Machen continued to write occasional tales, long and short, until the mid-1930s, though he felt that his creative fire had been extinguished. These later stories may not have the power of the fantasies of the 1890s, but they too have their advocates. Certain scenes and passages in them are as good as anything Machen ever wrote in the fantastic vein. We think of Olwen’s poignant vision in The Great Return (1915) which prefaces the triumphant appearance of the guardians of the Grail in the church at Llantrisant. There is the siege at Treff Loyne Farm which provides an atmospheric climax to The Terror (1917), revealing that Machen could indeed create dramatic conflict when he chose. And there is the masterly extract from the Revd Thomas Hampole’s book in ‘N’ (1936), an imaginary work, of course, but such is Machen’s skill in leading the reader on step by step, it is difficult to believe A London Walk does not exist.

‘The Bowmen’ perhaps had a further effect on his fiction. In his role as an investigative newspaper reporter, Machen became a character in his own stories. He is rarely at the centre of events, but acts as a guide and interpreter. We know it is intended to be Machen rather than a fictional persona (though he calls himself Meyrick in ‘The Children of the Pool’, written in 1935), for in The Great Return the rector of Llantrisant berates him for his attacks on Protestantism, implicitly comparing him unfavourably with one of Machen’s ancestors, the Revd Hezekiah Jones. In his Wartime tales Machen makes slighting references to ‘The Bowmen’ and the Angels of Mons myth in order to reinforce the verisimilitude of whatever story he is recounting: ‘The Bowmen’ was a product of his imagination, he says, but this story is the record of genuine events . . . of course Machen was not seriously attempting to perpetrate hoaxes, but he seemed pleased when readers were unable to distinguish between fact and fancy. The passage of fake medieval prose in ‘The Happy Children’ (1916), the best of his short war fables, apparently deceived a liturgiologist of some experience.

It seems unlikely that Machen altered his course from infernal to supernal subject matter in the hopes of gaining new readers and increasing sales. He realised that his admirers would always be limited. His ‘first principle’ in literature was ‘that nothing that I have written, am writing, or am to write can possibly be of the faintest use or profit to myself or to anybody else’. As the elderly Machen explained to Oliver Stonor:

As a writer I can only deal with matters which are of very little interest to the vast majority of readers—of educated readers.

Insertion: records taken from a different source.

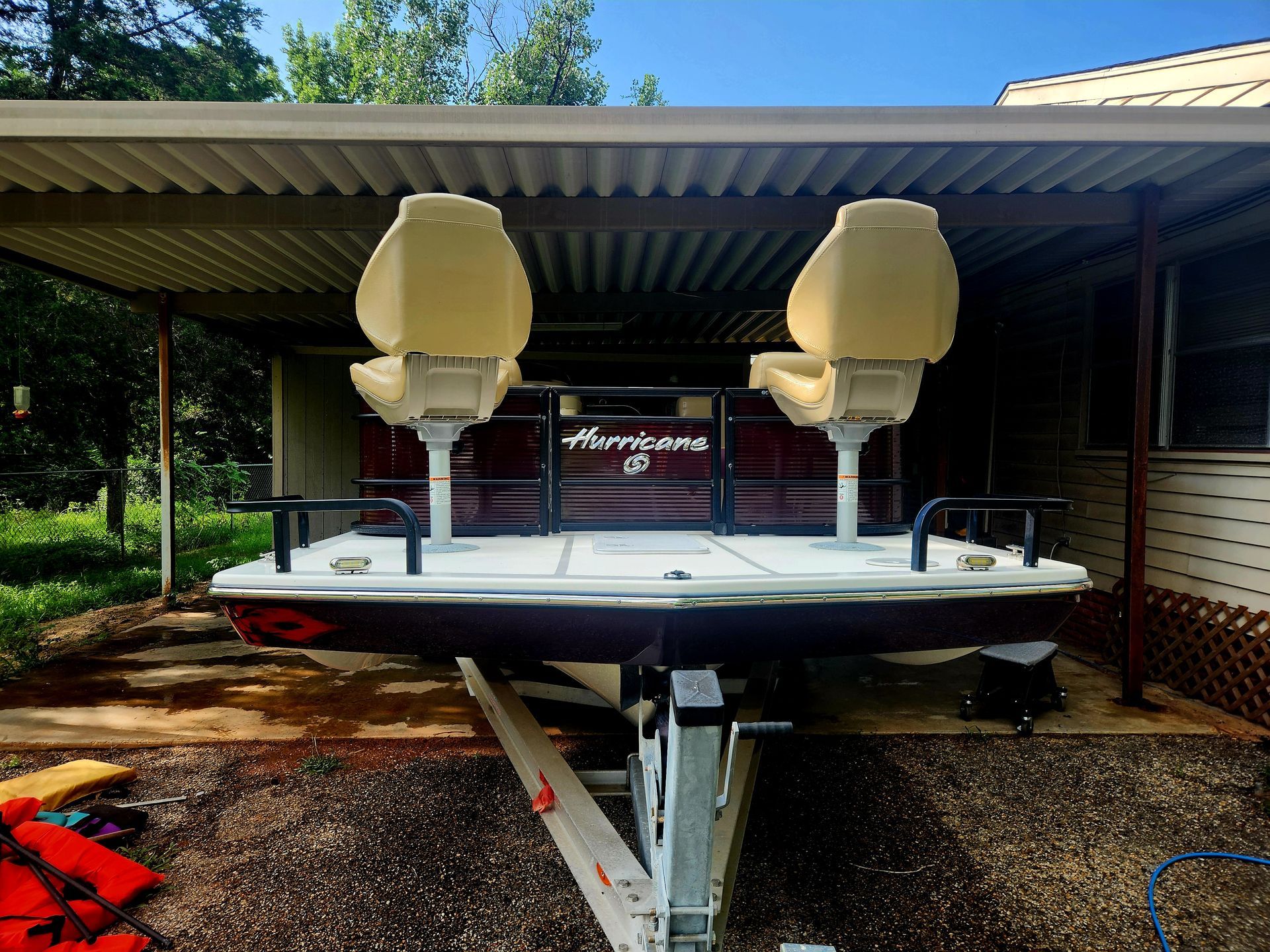 A maroon and white Hurricane HD boat on a trailer, under a carport, with two beige seats.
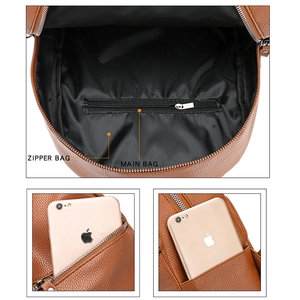Detailed view of brown PU leather backpack interior compartments and side pocket capacity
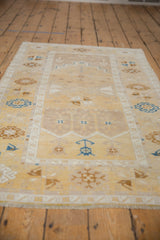 Distressed Oushak runner's geometric border in saffron, ivory, and sapphire blue.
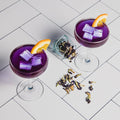 Two purple cocktails with orange slices on a tiled surface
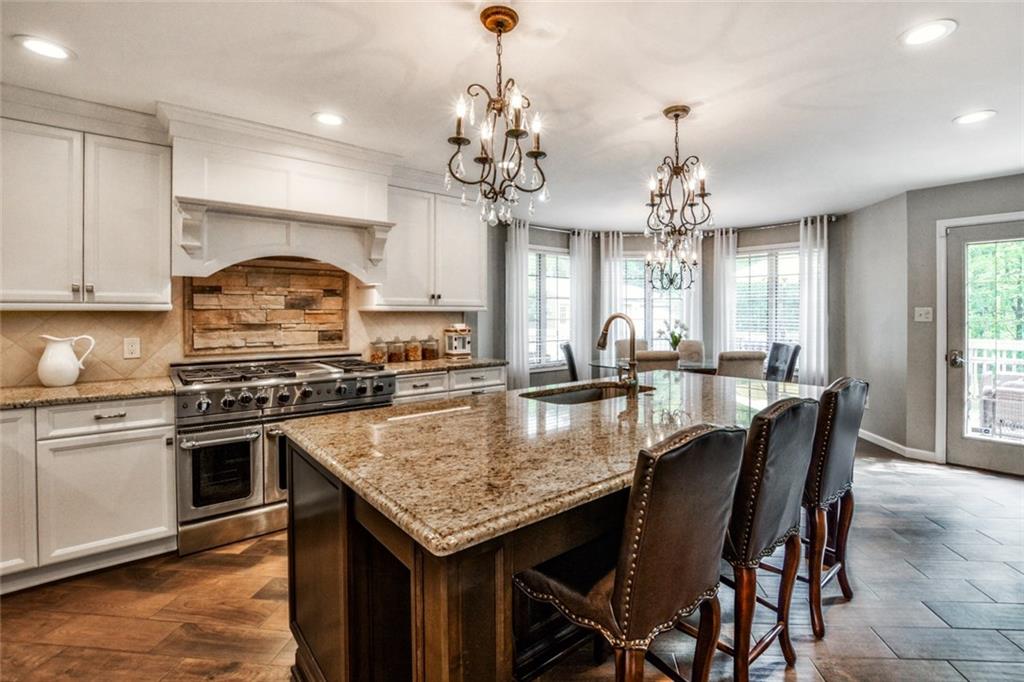 322 Stoup Road Mars, PA 16046 - Photo 4 of 25 a kitchen with stainless steel appliances granite countertop a kitchen island a stove a table and chairs in it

Consequently; if I had looked for liberal praise and plentiful pudding as a reward for my labours; I should have hanged myself long ago.

. . . when I had a will of my own, roughly from 1888 to 1902, I used it to write a number of books, entirely to please myself. I don’t care twopence what anyone else thinks of the said books: the writing of them amused me, and for me that is good enough.

How grimly amused Machen would be to see the rise of the fashionable genre of magic realism, which is but old wine in new bottles, whose practitioners win the applause of our most fastidious critics. Machen lived to see the acceptance in certain quarters of his thesis that art must be rooted in the spiritual and the eternal. Much modern fiction has escaped the straitjacket of photographic realism; it is a great paradox, but Machen, old-fashioned traditionalist that he was, illuminated much of the way.

Where present-day fabulists now venture, Machen stood a century ago, walking that lonely white road, his paces in an unknown world; scaling what appeared to be insurmountable peaks and at last gazing out on to the strange lands beyond. For Machen, it was a long and difficult journey.